THE PROBLEM ▸ The expected answer is a bare count of the lines in the data below that contain "fully".

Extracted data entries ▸
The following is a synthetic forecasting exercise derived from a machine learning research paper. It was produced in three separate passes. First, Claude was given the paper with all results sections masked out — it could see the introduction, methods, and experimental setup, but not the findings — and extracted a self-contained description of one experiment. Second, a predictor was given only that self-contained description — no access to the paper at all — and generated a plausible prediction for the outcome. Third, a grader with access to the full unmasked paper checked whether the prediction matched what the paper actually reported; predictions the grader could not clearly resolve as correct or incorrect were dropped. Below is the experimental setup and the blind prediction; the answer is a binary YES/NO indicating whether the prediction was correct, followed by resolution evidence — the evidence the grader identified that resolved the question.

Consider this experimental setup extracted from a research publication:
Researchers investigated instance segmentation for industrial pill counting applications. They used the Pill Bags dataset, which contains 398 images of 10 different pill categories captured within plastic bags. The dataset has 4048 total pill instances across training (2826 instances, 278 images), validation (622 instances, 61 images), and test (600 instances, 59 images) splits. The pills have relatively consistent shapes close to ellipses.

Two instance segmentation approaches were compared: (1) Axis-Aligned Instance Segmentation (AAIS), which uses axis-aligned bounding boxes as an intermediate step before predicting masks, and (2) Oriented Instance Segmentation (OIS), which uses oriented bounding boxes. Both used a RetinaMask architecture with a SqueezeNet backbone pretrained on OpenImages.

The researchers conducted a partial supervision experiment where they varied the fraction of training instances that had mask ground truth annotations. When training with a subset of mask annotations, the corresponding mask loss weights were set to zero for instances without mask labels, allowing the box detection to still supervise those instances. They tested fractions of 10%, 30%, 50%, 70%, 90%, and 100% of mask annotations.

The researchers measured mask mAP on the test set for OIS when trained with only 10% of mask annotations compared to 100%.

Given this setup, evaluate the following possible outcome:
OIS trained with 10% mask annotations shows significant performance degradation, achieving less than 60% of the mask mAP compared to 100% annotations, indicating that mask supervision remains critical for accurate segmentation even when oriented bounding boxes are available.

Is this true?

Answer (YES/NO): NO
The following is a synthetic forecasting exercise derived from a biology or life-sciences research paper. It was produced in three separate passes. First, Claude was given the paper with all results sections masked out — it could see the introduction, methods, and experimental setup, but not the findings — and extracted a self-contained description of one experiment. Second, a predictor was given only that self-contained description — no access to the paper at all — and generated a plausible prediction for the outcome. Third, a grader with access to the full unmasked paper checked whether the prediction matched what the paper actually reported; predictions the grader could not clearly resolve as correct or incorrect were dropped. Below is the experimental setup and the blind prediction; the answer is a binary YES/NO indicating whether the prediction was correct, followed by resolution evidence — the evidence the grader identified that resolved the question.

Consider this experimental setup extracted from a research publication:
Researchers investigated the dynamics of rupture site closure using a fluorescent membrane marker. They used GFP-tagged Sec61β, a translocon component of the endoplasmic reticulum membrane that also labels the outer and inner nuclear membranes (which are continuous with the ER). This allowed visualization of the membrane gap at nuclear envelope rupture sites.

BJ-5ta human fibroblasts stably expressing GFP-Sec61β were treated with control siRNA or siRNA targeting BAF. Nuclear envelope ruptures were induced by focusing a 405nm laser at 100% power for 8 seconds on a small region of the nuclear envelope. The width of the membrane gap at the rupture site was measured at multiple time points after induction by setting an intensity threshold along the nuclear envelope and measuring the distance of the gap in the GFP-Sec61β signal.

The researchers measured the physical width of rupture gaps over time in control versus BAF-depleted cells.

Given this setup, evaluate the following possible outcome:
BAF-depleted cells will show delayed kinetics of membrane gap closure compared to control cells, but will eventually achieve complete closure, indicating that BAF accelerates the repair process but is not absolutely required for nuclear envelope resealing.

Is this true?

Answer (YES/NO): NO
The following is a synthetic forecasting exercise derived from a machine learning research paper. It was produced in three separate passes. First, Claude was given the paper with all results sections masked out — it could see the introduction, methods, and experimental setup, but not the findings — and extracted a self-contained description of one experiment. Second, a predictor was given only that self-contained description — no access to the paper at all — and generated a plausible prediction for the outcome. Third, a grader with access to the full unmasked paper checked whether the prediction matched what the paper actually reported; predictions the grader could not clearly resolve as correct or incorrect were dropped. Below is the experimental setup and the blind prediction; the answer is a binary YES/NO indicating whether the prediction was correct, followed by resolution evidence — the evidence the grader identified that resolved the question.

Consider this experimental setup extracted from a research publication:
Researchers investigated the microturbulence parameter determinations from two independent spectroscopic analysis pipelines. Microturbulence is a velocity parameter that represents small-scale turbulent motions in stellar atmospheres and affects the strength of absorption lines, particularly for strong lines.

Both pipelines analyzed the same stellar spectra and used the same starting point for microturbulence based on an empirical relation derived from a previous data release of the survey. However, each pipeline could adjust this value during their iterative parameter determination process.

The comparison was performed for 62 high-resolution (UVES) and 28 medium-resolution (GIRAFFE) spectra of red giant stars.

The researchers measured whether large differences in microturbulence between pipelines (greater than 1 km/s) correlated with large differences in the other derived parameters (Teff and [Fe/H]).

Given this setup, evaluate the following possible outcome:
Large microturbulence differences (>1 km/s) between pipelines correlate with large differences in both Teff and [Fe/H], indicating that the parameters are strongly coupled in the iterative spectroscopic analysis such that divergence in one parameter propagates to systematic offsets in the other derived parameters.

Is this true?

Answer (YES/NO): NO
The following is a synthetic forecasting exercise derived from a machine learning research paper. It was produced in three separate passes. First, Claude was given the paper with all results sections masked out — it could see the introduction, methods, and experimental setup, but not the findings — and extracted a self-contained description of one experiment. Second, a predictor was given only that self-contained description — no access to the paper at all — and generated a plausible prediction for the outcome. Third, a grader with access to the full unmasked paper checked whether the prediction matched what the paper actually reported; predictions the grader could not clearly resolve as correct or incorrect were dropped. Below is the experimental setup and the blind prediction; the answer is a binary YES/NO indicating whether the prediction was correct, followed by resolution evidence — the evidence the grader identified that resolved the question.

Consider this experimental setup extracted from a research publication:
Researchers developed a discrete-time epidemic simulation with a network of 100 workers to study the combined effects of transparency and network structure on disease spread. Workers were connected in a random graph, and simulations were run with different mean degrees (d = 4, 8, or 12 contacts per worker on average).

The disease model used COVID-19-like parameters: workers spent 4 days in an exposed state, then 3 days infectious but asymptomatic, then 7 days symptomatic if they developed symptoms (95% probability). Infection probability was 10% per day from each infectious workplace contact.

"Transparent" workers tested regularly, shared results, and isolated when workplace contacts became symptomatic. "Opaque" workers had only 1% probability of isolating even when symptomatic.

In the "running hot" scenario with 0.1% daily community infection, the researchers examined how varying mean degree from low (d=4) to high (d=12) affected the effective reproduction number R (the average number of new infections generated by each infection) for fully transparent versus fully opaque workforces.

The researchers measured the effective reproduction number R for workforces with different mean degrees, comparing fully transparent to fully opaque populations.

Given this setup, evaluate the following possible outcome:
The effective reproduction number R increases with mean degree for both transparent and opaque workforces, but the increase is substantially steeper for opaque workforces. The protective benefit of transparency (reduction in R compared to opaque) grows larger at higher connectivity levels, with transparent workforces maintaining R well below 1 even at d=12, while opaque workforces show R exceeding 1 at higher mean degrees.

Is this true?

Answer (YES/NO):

SOLUTION FOR THIS EXERCISE ▸ 2